---- The data

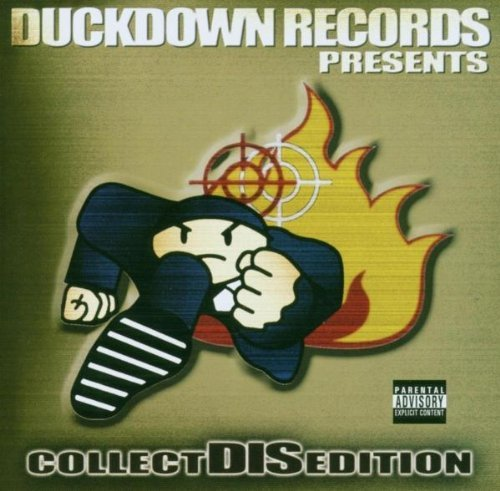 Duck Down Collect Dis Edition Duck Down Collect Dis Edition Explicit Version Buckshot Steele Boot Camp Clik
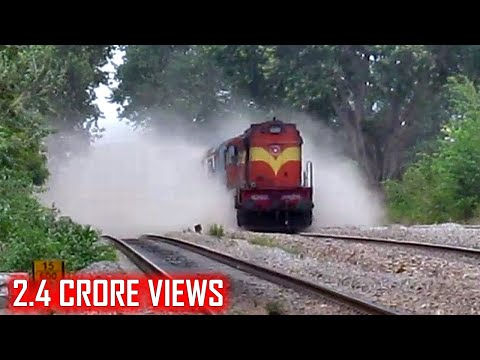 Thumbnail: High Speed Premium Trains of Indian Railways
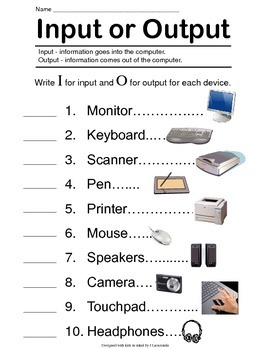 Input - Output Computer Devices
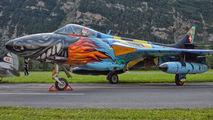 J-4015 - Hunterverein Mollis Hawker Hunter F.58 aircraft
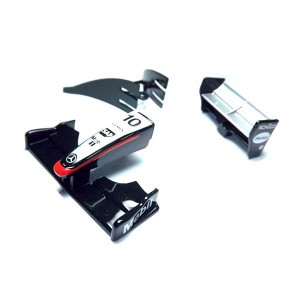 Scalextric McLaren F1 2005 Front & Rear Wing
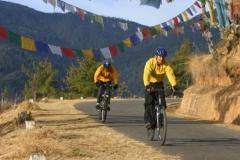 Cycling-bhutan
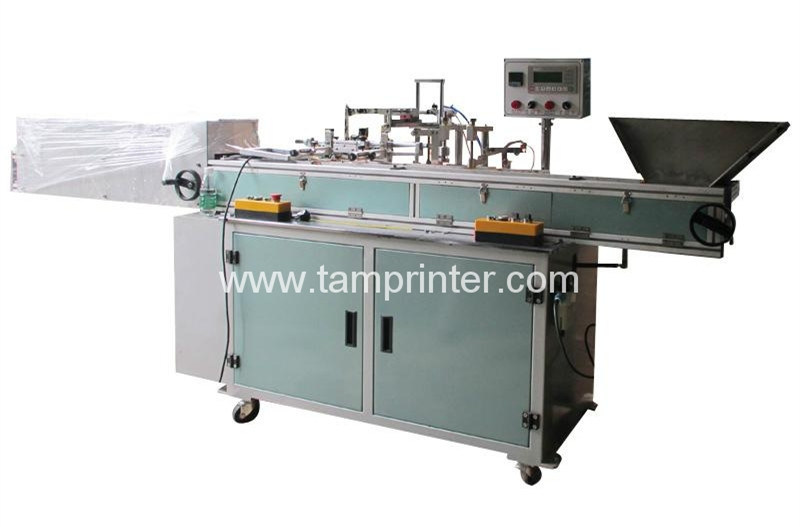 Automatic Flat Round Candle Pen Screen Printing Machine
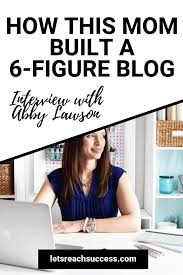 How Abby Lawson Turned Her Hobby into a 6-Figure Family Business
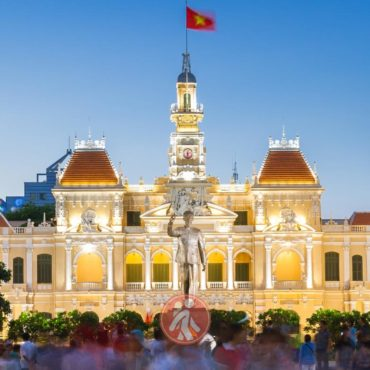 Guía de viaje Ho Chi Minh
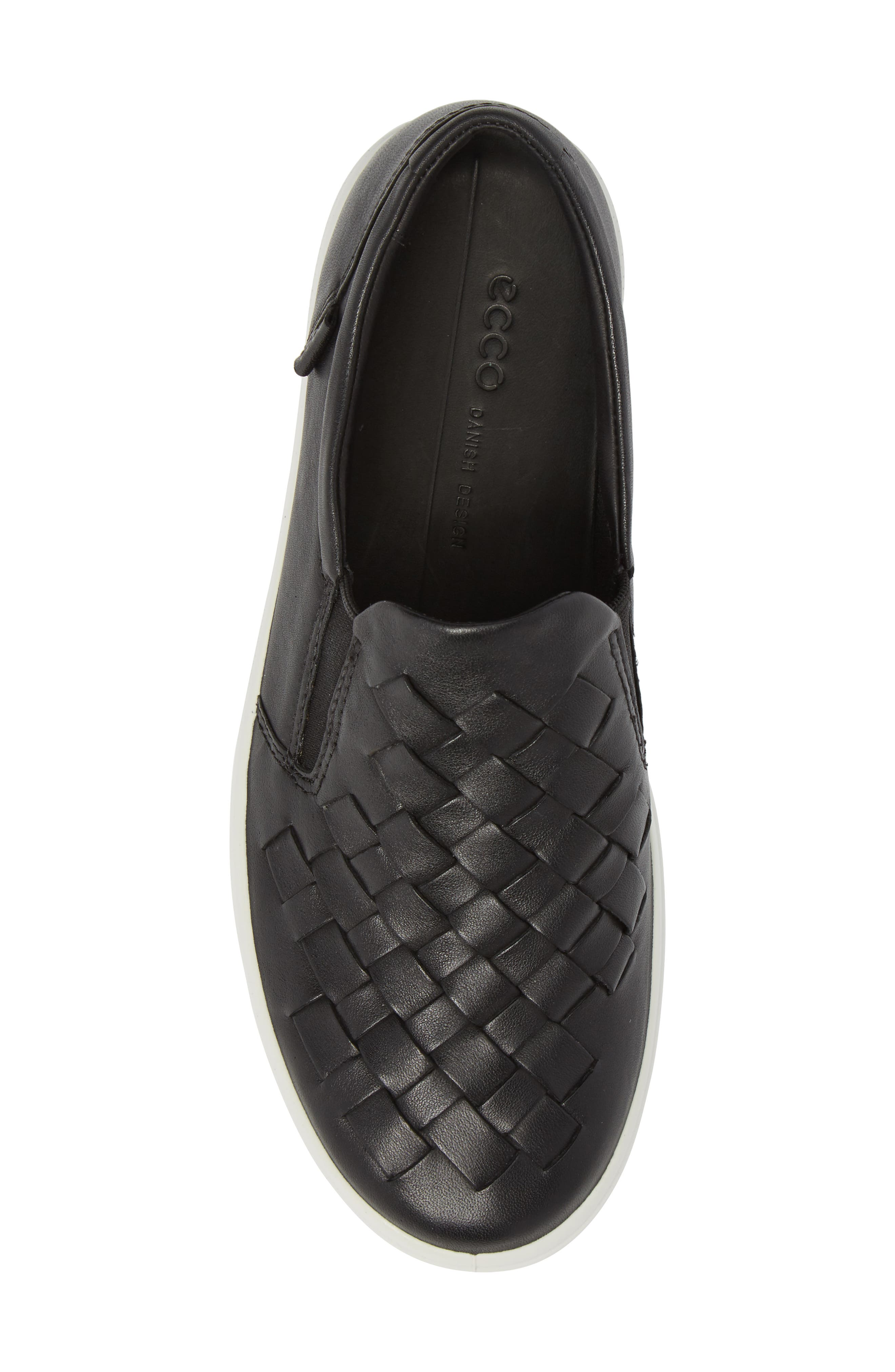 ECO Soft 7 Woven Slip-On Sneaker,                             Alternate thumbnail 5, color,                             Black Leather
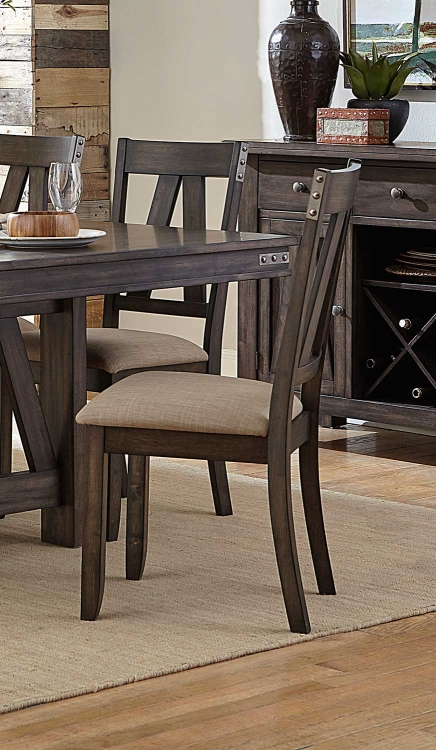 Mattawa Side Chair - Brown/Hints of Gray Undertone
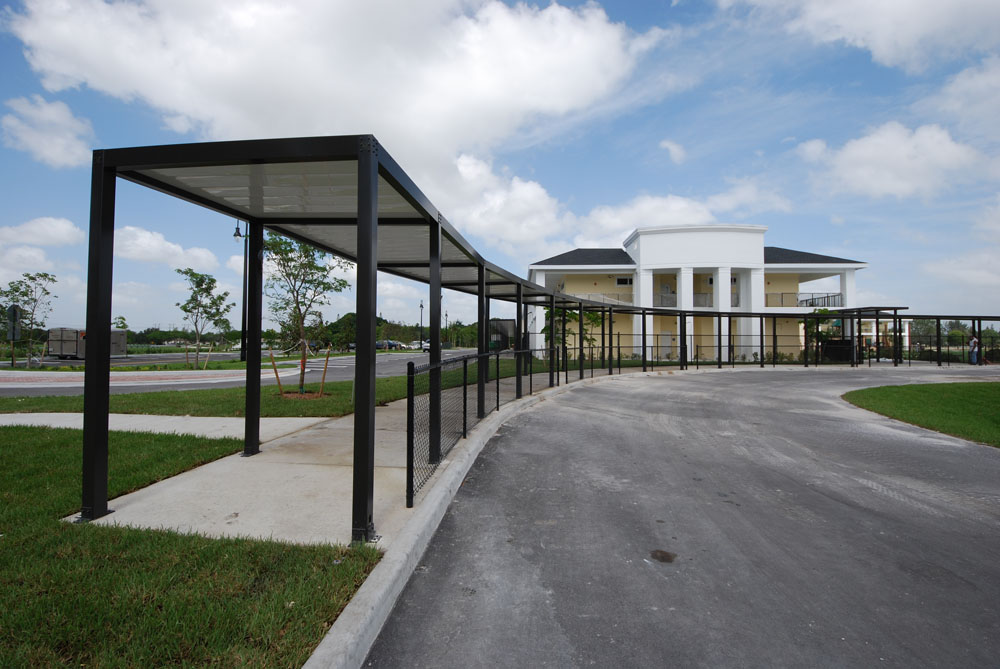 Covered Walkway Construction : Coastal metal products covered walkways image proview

--------

# [Task item]
Output nothing but the entries above, exactly, once the pictures are removed.

# [Task response]
 Duck Down Collect Dis Edition Duck Down Collect Dis Edition Explicit Version Buckshot Steele Boot Camp Clik
 Thumbnail: High Speed Premium Trains of Indian Railways
 Input - Output Computer Devices
 J-4015 - Hunterverein Mollis Hawker Hunter F.58 aircraft
 Scalextric McLaren F1 2005 Front & Rear Wing
 Cycling-bhutan
 Automatic Flat Round Candle Pen Screen Printing Machine
 How Abby Lawson Turned Her Hobby into a 6-Figure Family Business
 Guía de viaje Ho Chi Minh
 ECO Soft 7 Woven Slip-On Sneaker,                             Alternate thumbnail 5, color,                             Black Leather
 Mattawa Side Chair - Brown/Hints of Gray Undertone
 Covered Walkway Construction : Coastal metal products covered walkways image proview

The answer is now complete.